Exercise description: Exactly repeat the line that contains "Is the position", then every line after it up to and including the final line.

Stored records
— BEGIN —

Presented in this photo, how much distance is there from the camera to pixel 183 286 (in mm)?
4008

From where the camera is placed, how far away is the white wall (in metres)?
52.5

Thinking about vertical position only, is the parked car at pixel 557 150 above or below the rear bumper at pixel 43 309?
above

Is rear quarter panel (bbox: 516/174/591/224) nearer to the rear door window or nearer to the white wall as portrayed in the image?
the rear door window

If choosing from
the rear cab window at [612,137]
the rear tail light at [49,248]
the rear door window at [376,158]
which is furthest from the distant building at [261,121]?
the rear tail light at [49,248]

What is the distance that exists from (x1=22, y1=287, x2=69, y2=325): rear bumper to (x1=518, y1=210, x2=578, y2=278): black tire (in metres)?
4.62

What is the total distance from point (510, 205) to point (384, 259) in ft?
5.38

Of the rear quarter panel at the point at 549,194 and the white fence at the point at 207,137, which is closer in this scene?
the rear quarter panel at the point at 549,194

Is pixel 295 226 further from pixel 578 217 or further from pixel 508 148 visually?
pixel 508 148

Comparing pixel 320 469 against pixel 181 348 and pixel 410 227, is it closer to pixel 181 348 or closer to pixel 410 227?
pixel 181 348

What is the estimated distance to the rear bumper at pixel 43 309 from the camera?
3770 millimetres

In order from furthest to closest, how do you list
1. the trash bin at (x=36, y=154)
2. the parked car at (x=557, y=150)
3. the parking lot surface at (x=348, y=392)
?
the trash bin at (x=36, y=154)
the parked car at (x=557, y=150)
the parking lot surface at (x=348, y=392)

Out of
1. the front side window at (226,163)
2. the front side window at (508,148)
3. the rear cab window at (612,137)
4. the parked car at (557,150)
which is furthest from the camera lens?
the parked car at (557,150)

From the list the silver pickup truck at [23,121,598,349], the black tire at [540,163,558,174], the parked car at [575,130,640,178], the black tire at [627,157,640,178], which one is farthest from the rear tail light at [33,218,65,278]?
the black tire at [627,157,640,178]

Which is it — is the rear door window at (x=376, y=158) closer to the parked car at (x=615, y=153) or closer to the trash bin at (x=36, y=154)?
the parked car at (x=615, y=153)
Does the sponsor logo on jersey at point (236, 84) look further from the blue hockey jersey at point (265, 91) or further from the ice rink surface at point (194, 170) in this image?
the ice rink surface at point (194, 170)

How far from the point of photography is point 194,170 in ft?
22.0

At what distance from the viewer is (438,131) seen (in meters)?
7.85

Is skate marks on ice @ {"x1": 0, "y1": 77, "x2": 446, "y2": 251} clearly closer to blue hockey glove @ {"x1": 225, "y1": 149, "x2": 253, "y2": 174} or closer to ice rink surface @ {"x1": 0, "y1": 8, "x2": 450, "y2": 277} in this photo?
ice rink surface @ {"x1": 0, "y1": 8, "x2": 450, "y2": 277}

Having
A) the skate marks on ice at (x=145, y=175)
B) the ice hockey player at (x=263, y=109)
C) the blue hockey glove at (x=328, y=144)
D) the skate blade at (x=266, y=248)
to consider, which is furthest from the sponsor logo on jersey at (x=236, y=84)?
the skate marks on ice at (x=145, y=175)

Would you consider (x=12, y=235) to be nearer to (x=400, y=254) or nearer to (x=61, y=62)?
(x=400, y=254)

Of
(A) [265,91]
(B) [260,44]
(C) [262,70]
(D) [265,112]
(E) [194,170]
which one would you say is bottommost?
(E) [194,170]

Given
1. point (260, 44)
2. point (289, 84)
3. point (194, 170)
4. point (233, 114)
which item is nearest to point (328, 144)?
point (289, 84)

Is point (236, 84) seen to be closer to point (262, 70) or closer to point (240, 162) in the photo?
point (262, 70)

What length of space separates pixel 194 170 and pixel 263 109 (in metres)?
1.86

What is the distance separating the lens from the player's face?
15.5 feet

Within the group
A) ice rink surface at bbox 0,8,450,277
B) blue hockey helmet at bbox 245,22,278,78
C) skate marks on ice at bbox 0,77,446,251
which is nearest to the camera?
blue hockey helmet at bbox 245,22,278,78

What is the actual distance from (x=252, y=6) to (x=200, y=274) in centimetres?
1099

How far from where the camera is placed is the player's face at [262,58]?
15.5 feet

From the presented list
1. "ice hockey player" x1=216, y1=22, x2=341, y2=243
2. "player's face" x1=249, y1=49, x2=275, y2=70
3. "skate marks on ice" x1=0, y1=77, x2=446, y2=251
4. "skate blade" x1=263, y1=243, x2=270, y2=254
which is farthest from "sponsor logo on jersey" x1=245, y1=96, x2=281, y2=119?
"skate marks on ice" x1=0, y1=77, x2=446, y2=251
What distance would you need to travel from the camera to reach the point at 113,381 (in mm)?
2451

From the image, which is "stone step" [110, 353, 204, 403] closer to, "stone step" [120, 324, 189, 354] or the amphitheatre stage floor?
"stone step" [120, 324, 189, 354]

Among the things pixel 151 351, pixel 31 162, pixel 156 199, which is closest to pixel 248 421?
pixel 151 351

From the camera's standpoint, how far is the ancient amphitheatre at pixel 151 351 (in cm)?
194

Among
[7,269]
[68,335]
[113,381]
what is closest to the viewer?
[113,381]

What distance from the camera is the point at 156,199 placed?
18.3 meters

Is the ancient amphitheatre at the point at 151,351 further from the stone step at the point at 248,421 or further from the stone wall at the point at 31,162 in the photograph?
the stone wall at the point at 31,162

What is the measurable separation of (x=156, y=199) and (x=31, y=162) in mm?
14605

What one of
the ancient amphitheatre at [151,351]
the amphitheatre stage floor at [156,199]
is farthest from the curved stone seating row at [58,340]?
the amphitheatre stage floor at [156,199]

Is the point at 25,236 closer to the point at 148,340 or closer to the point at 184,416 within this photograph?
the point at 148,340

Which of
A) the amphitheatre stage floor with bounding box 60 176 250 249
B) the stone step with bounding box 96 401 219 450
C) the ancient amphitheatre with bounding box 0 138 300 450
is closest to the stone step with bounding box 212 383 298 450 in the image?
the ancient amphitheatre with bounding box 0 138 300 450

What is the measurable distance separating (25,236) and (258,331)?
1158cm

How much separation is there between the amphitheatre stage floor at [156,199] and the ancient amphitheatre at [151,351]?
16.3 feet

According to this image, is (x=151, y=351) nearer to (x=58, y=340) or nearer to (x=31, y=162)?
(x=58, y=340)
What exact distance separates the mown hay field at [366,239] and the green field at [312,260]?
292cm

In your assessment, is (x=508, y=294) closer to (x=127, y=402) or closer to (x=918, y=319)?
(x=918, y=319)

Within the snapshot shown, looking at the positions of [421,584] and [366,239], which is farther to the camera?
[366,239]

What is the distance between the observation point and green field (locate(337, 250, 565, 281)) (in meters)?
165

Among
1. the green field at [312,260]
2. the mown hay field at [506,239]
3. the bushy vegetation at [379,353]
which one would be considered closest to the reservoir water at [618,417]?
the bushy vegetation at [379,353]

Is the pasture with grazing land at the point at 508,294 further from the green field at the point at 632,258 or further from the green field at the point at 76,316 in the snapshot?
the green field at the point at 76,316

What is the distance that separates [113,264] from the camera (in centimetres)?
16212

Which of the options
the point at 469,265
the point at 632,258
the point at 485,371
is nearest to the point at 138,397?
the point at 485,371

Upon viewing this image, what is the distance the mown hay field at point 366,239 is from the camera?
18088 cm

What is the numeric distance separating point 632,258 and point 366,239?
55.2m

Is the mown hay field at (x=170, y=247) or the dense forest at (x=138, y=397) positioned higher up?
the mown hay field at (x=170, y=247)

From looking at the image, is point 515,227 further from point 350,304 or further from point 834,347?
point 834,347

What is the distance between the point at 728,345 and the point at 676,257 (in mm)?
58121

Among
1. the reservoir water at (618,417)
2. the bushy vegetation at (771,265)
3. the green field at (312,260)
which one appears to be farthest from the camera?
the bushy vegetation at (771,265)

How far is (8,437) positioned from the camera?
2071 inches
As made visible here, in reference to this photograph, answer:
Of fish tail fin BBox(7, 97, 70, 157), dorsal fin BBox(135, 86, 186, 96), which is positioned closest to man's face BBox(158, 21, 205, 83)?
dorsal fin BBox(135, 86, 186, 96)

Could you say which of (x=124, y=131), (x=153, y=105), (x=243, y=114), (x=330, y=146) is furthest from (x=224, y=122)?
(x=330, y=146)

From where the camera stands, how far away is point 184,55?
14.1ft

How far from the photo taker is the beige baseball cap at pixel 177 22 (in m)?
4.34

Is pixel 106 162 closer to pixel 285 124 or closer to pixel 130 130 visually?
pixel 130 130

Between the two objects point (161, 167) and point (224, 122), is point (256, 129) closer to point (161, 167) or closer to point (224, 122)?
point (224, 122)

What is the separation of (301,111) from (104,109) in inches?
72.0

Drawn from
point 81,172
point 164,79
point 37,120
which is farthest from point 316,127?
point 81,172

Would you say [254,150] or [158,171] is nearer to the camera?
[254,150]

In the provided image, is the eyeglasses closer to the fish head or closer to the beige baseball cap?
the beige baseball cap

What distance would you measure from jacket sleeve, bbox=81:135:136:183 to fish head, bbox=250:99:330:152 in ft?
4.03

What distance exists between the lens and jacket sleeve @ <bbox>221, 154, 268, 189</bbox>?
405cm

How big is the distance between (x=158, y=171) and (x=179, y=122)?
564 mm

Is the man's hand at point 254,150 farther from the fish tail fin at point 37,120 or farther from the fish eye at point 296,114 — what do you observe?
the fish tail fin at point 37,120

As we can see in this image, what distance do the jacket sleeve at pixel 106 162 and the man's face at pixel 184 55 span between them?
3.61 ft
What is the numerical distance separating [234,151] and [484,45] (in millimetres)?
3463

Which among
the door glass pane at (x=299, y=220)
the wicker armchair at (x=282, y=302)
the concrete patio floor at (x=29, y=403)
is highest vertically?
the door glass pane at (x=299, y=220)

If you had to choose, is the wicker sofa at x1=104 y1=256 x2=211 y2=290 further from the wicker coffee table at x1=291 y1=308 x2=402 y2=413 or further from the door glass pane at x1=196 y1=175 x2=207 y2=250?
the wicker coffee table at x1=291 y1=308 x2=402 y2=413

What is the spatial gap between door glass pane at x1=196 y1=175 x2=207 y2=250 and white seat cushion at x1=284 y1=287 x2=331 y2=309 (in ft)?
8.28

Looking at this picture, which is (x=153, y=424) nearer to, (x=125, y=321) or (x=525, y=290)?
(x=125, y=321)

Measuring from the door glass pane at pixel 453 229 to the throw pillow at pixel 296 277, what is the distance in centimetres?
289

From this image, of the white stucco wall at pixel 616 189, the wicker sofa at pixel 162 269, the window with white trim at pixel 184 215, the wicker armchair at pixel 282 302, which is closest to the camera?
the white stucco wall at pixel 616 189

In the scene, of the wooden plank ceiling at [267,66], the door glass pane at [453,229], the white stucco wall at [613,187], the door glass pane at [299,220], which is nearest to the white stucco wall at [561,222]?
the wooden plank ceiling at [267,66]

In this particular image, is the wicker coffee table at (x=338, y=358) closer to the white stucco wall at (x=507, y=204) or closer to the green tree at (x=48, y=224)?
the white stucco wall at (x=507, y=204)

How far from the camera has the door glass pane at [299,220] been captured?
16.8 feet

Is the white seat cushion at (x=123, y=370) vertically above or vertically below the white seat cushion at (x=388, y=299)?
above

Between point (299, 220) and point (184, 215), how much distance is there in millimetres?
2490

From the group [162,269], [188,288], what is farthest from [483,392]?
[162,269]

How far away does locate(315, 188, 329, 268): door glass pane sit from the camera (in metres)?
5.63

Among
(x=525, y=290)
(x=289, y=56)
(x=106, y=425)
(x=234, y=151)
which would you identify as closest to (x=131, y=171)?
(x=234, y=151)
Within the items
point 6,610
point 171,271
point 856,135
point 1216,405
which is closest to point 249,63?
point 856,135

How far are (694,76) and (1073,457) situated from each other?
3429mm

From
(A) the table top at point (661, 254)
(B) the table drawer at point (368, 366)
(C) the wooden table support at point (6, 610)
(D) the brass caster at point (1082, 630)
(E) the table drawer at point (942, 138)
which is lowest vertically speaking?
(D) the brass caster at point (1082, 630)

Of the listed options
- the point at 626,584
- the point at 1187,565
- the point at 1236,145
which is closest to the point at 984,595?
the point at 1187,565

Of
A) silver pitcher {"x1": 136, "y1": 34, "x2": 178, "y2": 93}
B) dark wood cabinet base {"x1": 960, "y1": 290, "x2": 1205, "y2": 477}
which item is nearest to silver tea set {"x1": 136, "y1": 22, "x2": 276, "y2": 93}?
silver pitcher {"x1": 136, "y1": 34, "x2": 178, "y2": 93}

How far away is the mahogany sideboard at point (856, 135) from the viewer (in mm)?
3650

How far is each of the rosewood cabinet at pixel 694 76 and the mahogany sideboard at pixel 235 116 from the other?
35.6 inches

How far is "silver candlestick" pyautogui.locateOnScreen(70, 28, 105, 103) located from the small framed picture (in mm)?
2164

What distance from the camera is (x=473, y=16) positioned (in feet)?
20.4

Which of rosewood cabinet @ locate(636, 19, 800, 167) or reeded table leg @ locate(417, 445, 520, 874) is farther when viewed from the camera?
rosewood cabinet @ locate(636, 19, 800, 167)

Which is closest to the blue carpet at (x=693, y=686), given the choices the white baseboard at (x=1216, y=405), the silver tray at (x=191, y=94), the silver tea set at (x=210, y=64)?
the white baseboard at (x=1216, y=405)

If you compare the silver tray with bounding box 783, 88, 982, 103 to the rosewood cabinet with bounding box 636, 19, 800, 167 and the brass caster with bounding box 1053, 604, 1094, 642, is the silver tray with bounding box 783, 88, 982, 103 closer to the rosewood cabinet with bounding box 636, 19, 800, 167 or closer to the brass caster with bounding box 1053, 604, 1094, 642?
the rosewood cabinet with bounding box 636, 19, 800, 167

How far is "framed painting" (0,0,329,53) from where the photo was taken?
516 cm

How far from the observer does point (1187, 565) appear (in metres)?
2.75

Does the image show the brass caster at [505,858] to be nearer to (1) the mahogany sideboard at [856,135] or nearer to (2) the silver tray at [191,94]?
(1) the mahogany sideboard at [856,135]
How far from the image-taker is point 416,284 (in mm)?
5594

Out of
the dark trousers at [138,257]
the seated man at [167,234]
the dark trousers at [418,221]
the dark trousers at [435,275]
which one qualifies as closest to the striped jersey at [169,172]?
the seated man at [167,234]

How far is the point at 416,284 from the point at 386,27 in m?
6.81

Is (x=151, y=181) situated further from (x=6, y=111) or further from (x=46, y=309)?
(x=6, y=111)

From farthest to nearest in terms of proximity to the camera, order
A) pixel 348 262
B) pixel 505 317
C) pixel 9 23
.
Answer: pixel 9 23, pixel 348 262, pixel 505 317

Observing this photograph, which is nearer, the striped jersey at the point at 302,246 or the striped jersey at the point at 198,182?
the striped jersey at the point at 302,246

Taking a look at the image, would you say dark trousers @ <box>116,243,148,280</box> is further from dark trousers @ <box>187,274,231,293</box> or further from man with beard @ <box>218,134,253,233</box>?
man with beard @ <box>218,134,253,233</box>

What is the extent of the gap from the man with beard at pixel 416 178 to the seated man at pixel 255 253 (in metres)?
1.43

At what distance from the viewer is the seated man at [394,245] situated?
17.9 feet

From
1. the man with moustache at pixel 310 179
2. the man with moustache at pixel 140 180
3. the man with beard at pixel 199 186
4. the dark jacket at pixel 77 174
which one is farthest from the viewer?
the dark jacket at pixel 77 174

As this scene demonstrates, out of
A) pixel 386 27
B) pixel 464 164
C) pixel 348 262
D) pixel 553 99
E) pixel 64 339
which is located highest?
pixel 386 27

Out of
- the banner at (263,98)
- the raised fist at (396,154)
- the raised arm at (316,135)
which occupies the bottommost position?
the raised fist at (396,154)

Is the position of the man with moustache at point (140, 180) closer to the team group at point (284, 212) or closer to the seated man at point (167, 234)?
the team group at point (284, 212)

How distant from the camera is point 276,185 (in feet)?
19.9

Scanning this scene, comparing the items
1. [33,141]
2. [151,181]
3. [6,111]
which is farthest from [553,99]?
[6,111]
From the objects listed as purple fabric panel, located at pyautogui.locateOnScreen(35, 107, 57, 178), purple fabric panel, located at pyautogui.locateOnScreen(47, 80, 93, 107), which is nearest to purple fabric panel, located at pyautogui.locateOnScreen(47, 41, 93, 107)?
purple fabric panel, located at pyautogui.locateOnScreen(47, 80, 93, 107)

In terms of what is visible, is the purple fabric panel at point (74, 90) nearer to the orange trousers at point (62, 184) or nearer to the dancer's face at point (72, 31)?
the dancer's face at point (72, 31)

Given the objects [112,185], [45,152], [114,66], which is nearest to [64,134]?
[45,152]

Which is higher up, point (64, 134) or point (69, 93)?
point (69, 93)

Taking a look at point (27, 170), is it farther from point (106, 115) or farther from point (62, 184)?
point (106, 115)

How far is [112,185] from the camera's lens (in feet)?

— END —

Task answer:
Is the position of the man with moustache at point (140, 180) closer to the team group at point (284, 212) or closer to the seated man at point (167, 234)?
the team group at point (284, 212)

How distant from the camera is point 276,185 (in feet)?
19.9

Scanning this scene, comparing the items
1. [33,141]
2. [151,181]
3. [6,111]
which is farthest from [553,99]?
[6,111]
From the objects listed as purple fabric panel, located at pyautogui.locateOnScreen(35, 107, 57, 178), purple fabric panel, located at pyautogui.locateOnScreen(47, 80, 93, 107), which is nearest to purple fabric panel, located at pyautogui.locateOnScreen(47, 41, 93, 107)?
purple fabric panel, located at pyautogui.locateOnScreen(47, 80, 93, 107)

In terms of what is visible, is the purple fabric panel at point (74, 90) nearer to the orange trousers at point (62, 184) or nearer to the dancer's face at point (72, 31)?
the dancer's face at point (72, 31)

Given the objects [112,185], [45,152], [114,66], which is nearest to [64,134]?
[45,152]

Which is higher up, point (64, 134) or point (69, 93)?
point (69, 93)

Taking a look at point (27, 170), is it farther from point (106, 115) or farther from point (62, 184)?
point (106, 115)

How far is [112,185] from the camera's lens (in feet)?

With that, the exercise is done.